Defense attorneys have previously argued "Red" tricked suspects to meet up with a promise of beer and wings at Buffalo Wild Wings the night the FBI arrested the suspects Oct. 7, 2020. 

Under questioning by Daniel Harris's attorney Julia Kelly, Kaleb Franks said he had $23 in cash in his pocket when he was arrested for buying a bomb in a Ypsilanti parking lot but had no intention of buying a bomb.

"Red" is one of at least 12 informants prosecutors used in the kidnapping case, court records showed.

Ty Garbin and Kaleb Franks, who both pleaded guilty to the kidnapping conspiracy, both testified last week they were not entrapped or induced to commit any crimes by undercover agents or informants.

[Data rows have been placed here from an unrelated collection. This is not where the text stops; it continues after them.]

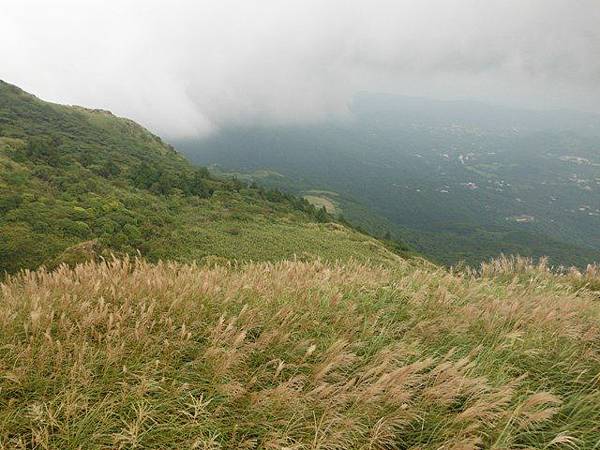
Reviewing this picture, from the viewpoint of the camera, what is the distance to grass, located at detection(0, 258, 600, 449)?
103 inches

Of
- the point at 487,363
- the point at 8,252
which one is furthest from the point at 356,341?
the point at 8,252

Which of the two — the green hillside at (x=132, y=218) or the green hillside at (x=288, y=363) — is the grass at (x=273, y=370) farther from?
the green hillside at (x=132, y=218)

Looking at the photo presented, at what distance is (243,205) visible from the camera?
193 feet

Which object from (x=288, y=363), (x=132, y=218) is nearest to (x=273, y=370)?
(x=288, y=363)

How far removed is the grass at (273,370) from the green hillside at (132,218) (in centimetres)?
749

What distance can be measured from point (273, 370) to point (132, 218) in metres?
37.7

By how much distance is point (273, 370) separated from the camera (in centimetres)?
343

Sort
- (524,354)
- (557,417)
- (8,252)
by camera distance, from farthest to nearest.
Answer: (8,252), (524,354), (557,417)

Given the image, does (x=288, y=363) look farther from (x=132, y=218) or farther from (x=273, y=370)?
(x=132, y=218)

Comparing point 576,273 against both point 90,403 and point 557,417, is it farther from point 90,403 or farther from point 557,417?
point 90,403

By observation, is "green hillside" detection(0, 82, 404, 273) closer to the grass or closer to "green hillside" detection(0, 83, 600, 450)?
"green hillside" detection(0, 83, 600, 450)

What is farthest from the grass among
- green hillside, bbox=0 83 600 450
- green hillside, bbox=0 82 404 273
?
green hillside, bbox=0 82 404 273

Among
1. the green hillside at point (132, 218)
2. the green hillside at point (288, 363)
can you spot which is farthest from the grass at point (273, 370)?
the green hillside at point (132, 218)

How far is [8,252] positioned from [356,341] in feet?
98.8
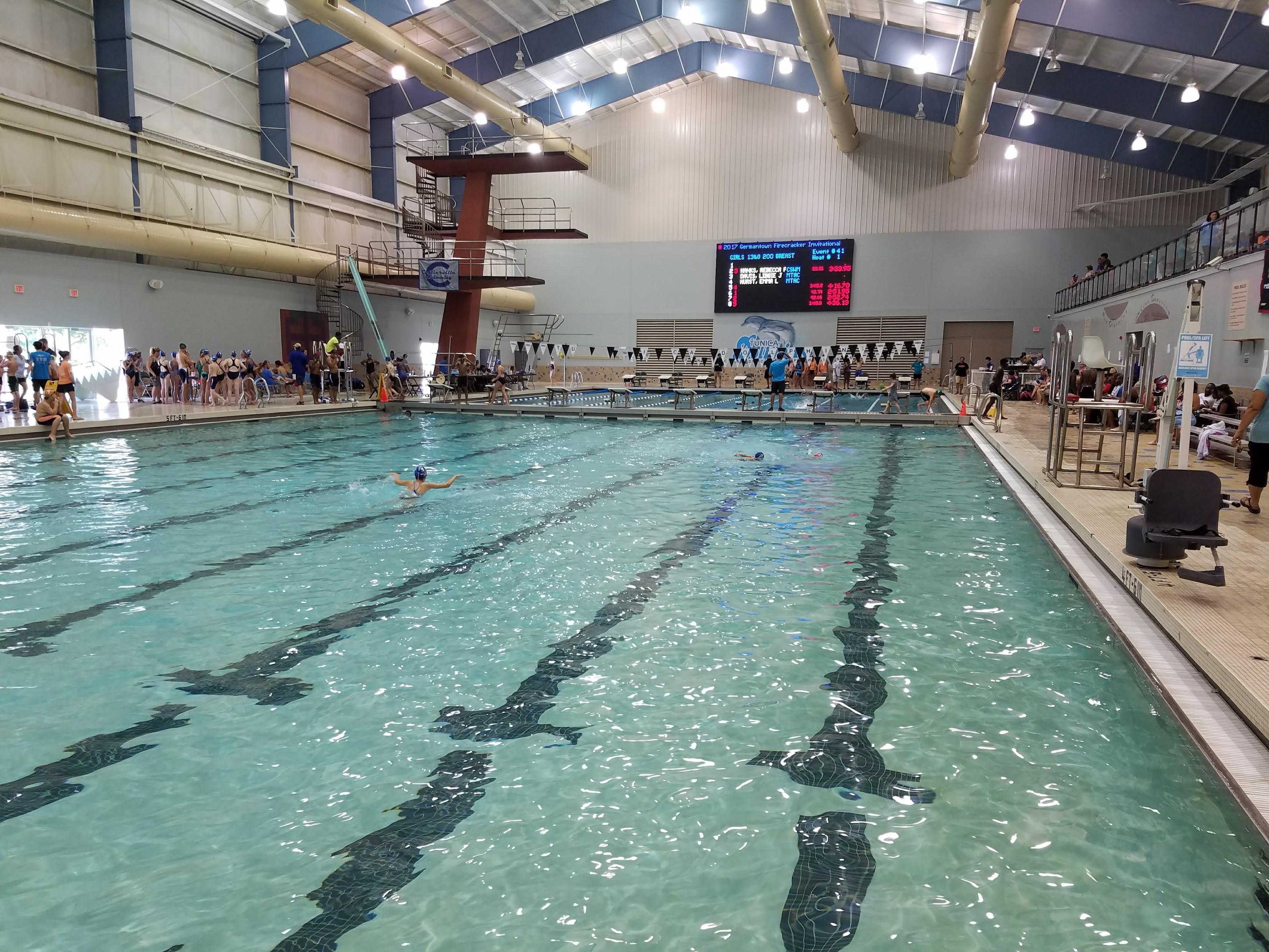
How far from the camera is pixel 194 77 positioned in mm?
17875

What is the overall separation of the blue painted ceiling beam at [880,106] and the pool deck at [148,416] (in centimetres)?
997

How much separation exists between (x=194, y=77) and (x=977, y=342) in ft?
73.7

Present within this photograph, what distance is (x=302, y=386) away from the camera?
57.4 ft

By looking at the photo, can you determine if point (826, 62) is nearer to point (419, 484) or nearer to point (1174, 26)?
point (1174, 26)

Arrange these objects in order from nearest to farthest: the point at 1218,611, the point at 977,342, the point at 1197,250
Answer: the point at 1218,611 < the point at 1197,250 < the point at 977,342

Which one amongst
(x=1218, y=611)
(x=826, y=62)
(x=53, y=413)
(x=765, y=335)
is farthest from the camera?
(x=765, y=335)

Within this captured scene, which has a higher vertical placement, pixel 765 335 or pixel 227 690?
pixel 765 335

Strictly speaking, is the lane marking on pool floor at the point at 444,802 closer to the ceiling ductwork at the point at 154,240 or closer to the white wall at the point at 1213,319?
the white wall at the point at 1213,319

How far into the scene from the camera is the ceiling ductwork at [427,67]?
14430 millimetres

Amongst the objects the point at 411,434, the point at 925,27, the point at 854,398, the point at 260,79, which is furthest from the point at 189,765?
the point at 854,398

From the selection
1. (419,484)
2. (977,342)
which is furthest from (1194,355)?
(977,342)

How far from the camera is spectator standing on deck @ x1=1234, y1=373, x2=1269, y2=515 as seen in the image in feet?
19.0

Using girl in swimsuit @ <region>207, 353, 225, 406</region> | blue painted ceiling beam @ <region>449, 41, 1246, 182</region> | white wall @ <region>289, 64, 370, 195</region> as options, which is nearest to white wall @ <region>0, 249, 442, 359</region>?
girl in swimsuit @ <region>207, 353, 225, 406</region>

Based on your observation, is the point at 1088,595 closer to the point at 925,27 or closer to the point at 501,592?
the point at 501,592
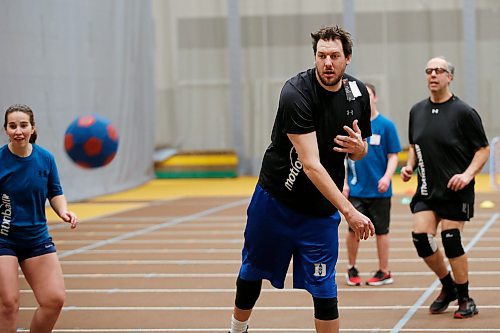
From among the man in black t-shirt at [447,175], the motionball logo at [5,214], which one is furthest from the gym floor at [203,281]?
the motionball logo at [5,214]

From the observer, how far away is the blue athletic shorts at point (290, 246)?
5488 millimetres

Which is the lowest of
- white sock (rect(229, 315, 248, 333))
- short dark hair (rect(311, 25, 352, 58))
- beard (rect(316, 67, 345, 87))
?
white sock (rect(229, 315, 248, 333))

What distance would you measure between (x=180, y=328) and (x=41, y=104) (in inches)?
411

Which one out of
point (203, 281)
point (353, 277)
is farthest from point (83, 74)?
point (353, 277)

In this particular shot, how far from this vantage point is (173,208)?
16.9 metres

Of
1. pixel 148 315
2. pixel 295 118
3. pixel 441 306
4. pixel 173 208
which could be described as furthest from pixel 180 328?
pixel 173 208

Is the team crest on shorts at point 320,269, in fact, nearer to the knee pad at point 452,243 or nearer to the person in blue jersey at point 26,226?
the person in blue jersey at point 26,226

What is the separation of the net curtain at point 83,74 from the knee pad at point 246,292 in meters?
10.5

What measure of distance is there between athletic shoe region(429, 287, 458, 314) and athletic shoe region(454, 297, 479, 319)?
0.55 feet

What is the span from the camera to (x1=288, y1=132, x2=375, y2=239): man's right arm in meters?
5.09

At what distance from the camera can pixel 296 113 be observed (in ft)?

Garbin is serving a six-year prison sentence for pleading to the conspiracy to kidnap. Franks has yet to be sentenced.

Friday's developments: 

On Friday, a 24-year-old Detroit area carpenter Joshua Miller testified he left the Wolverine Watchmen in July 2020 after attending two training sessions with the group.  Miler said he officially decided to leave the group when they talked about their concerns about a fed being in the group.

"It wasn't something I wanted to be a part of," Miller said in his testimony Friday.  

FBI Special Agent Brian Clark testified he recovered flex cuffs, zip ties, an AR-15, a loaded Smith and Wesson and hundreds of rounds of ammo during the raid of Adam Fox's apartment, in the basement of a Grand Rapids vacuum shop.

Clark testified agents recovered smoke canisters, a bulletproof vest and a military-issued flashlight and pulled out a Hawaiian shirt found in Fox's basement.  

The Hawaiian shirt is worn by the members of the Boogaloo movement, a movement which calls for the start of a second civil war.  On Thursday, Prosecutors pulled out the Hawaiian shirt found during the raid of Kaleb Franks's home following his Oct. 2020 arrest.